→ BRIEF: Every entry below should be returned exactly as it appears, with pictures left out.

→ TASK DATA:
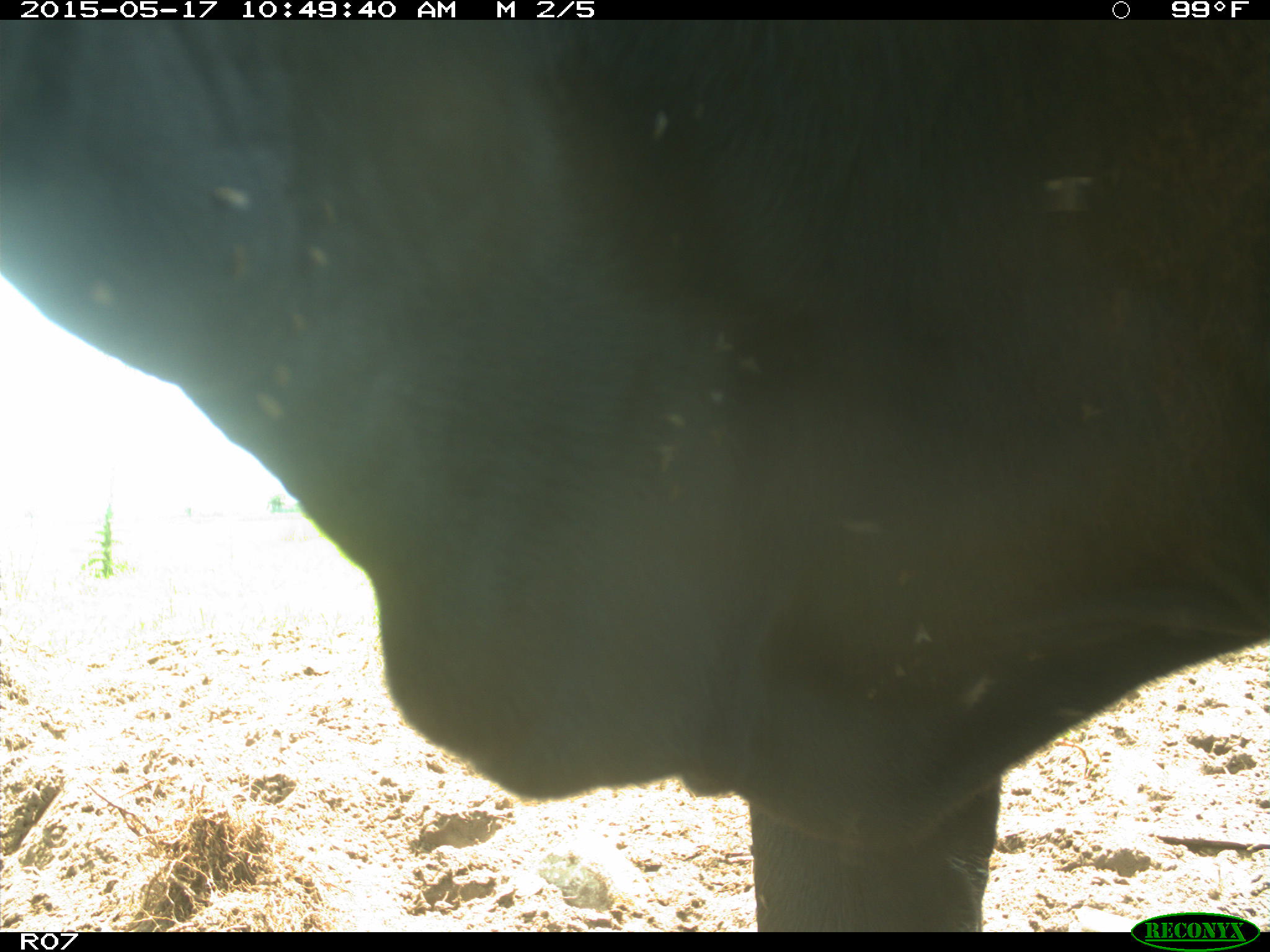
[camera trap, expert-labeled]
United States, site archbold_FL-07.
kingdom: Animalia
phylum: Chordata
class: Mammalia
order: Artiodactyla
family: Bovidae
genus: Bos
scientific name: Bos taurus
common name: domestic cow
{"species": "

→ OUTPUT:
[camera trap, expert-labeled]
United States, site archbold_FL-07.
kingdom: Animalia
phylum: Chordata
class: Mammalia
order: Artiodactyla
family: Bovidae
genus: Bos
scientific name: Bos taurus
common name: domestic cow
{"species": "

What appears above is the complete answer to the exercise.